= SOURCE PASSAGE =
····················

This Just In: Franklin-Christoph Model 02 Amber-Orange & Cinnamaroon with a Needlepoint Nib

Franklin-Christoph Model 02 Amber-Orange & Cinnamaroon

The Franklin-Christoph Amber-Orange & Cinnamaroon Model 02 was an impulse purchase while I was browsing the site. I ordered it at the same time as the Tiger Red Model 20 but it shipped a few days later as the needlepoint nib was out of stock. I already had two pens in my cart so I was in a buying mood. I already have two Model 02s, both a 1st gen and a 2nd gen) but the orange kept catching my eye. Anything orange usually catches my eye although it often ends up disappointing me. But in a moment of weakness I added it to my cart with the optional Mike Masuyama needlepoint nib.

I did feel some buyers remorse when the pen arrived. First off, the acrylic is translucent, heavily frosted but translucent. I’m not a fan of translucent pens, although there are exceptions. In many cases I think they look like cheap plastic. In this case that’s not an issue, the Model 02 looks like a quality build. Second, I don’t like seeing converters or ink cartridges in the pen. This pen isn’t too bad, I know it’s there so I can’t not see the chrome converter in the pen. At a distance or angle, and not knowing it’s a converter, it probably just looks like a more heavily frosted area. This can be avoided completely by converting it to a eye drop filler. The frosted look comes from a rough interior so this could be harder to clean since there’s more area for the ink to cling to. I have a clear “ice” F-C pen that was a pain to clean after I used it as an eye dropper and there was some staining (of course this does depend on the ink). I want to use several different inks relatively quickly so I’m avoiding the eye drop fill option for now. A full body with the needlepoint nib would last me well over a month or I’d waste a lot of ink if I flushed it early.

····················

= RECORD EXTRACTS =
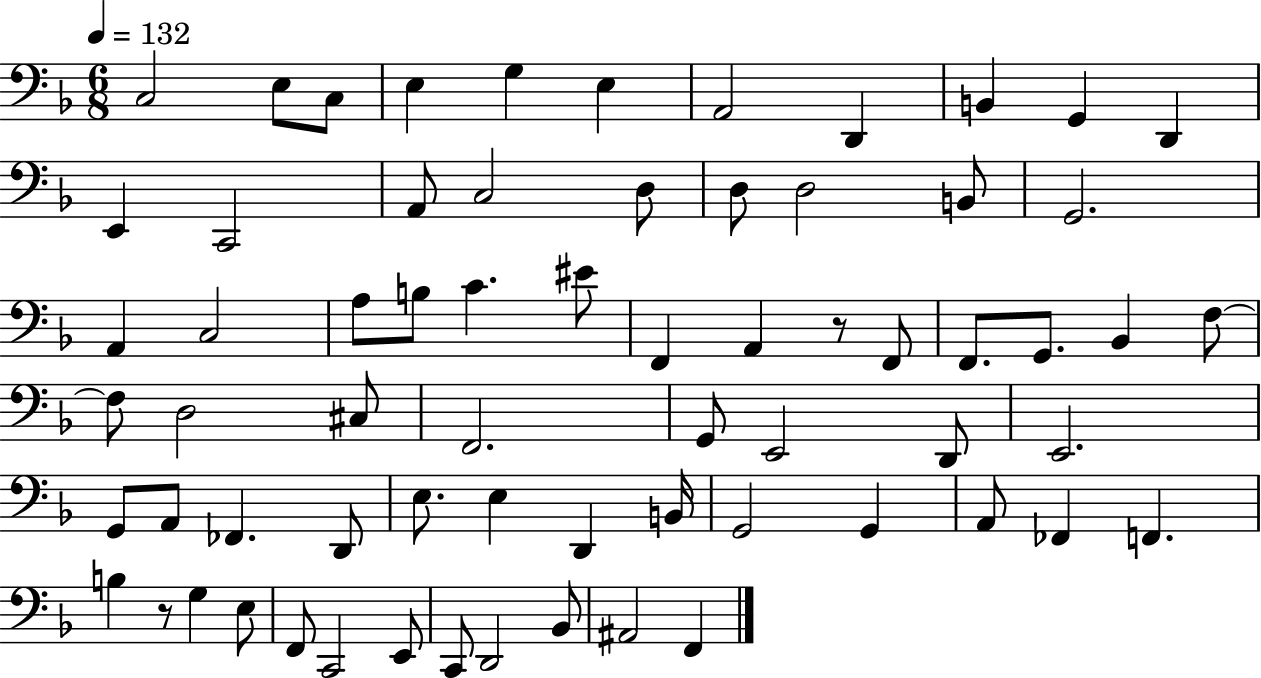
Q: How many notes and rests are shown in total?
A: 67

····················

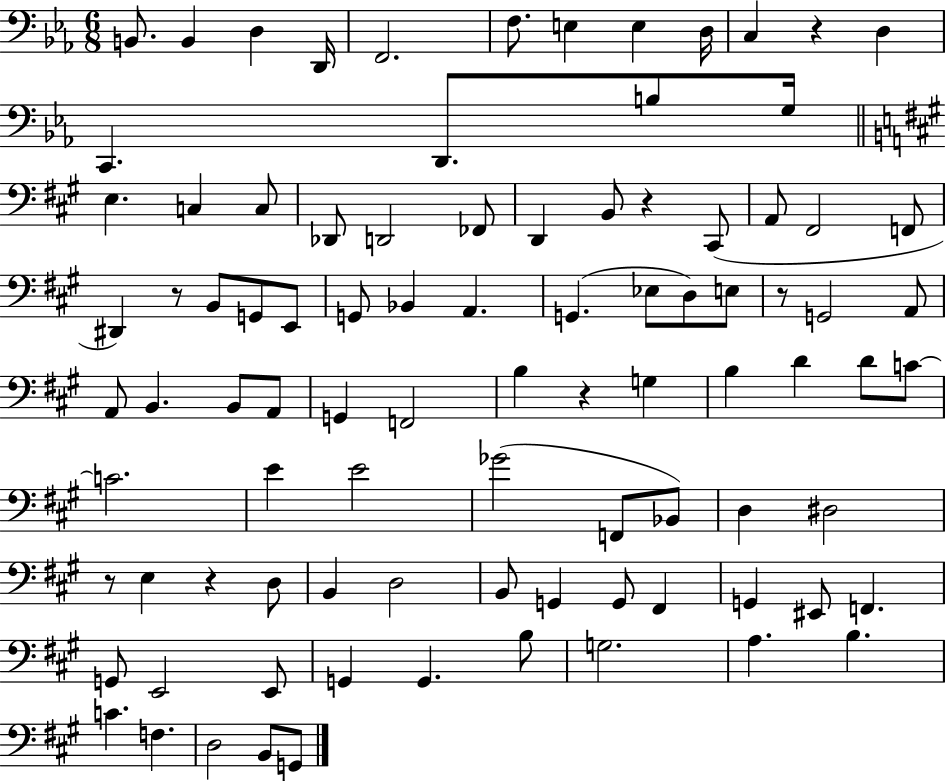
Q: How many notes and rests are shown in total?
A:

····················

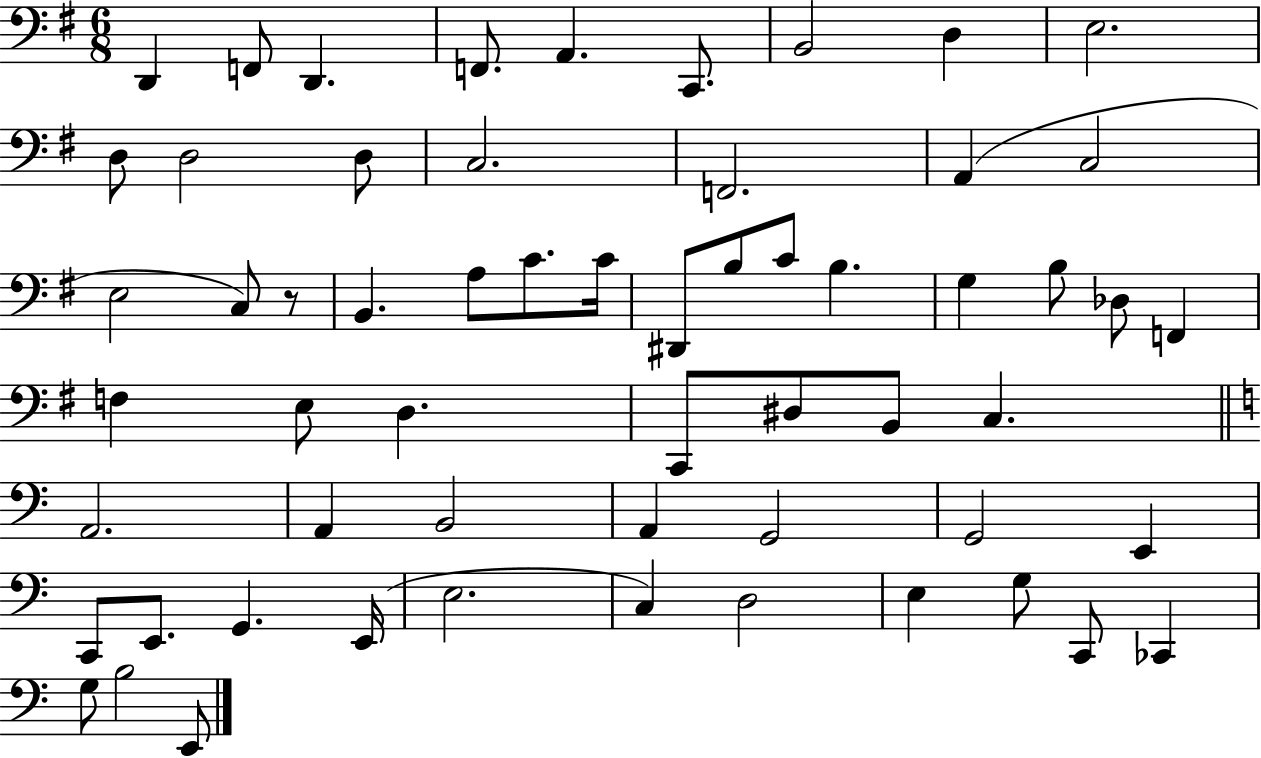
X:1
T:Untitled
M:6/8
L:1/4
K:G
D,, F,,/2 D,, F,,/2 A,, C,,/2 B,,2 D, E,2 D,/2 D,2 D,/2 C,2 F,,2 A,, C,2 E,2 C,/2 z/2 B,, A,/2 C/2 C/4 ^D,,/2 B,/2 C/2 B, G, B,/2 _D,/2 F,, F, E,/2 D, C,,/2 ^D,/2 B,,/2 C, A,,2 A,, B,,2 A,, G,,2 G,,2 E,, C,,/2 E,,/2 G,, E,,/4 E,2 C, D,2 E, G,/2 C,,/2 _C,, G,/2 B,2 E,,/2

····················

= STATED PROBLEM 1 =
Swap "impulse purchase" for "planned purchase" and write out the pen review, beginning at the words "The Franklin-Christoph Amber-Orange" and stopping after "Masuyama needlepoint nib.".
= STATED PROBLEM 2 =
Resume the pen review after its last sentence and keep writing it.
The records come from a separate source.

= EXPECTED OUTPUT 1 =
The Franklin-Christoph Amber-Orange & Cinnamaroon Model 02 was an planned purchase while I was browsing the site. I ordered it at the same time as the Tiger Red Model 20 but it shipped a few days later as the needlepoint nib was out of stock. I already had two pens in my cart so I was in a buying mood. I already have two Model 02s, both a 1st gen and a 2nd gen) but the orange kept catching my eye. Anything orange usually catches my eye although it often ends up disappointing me. But in a moment of weakness I added it to my cart with the optional Mike Masuyama needlepoint nib.

= EXPECTED OUTPUT 2 =
Despite my buyer’s remorse I do like the look of the pen so I inked it up. For the first ink I picked a nice dark, and well-behaved, Pilot Black ink. As the “This Just In” title suggests, I haven’t used the pen long enough to review it, it’s just my first impression.

I was shocked with how smooth the nib was. It’s a Mike Masuyama nib so I did expect it to be good, but being a thin needlepoint there’s not a lot of surface area to be lubricated with ink and to ride above the rough areas of paper. It’s even smoother than the needlepoint in my Pocket 40 which did cause me to hesitate before ordering it with this pen. My use so far has been on various Doane papers (Jotter & writing pads) and it’s been very smooth.

My buyer’s remorse has vanished and now I’m happy to have the pen, even though it is my third Model 02. I’ve already reviewed both my first generation Model 02 and my second generation Model 02. I liked the second gen model a little more and I expect this to be about the same. The nib is the only wildcard. I didn’t really like it in my Pocket 40, but so far I’m liking this copy of the nib a lot more.

Sunday Notes and Links

Franklin-Christoph Model 20 medium nib with GvFC Garnet Red Botle

This week’s favorite fountain pen and ink combination is also my newest, which does give it an edge. It’s the Franklin-Christoph Model 20 with a medium nib and Graf von Faber-Castell Garnet Red. I was surprised I like the medium nib so much. I bought it with the intention of having it modified. I’ll probably still have it turned into a left oblique, but I’m in no rush.

Some links of interest…

Field Coates by RichWorks Gear – Inktronics // A cool pocket notebook cover.

EXB Pen Wrap Review — The Pen Addict // Pen wraps never appealled to me, but this does seem nice.

Pen Review: Stipula Etruria Alter Ego — The Gentleman Stationer // A very nice looking fountain pen.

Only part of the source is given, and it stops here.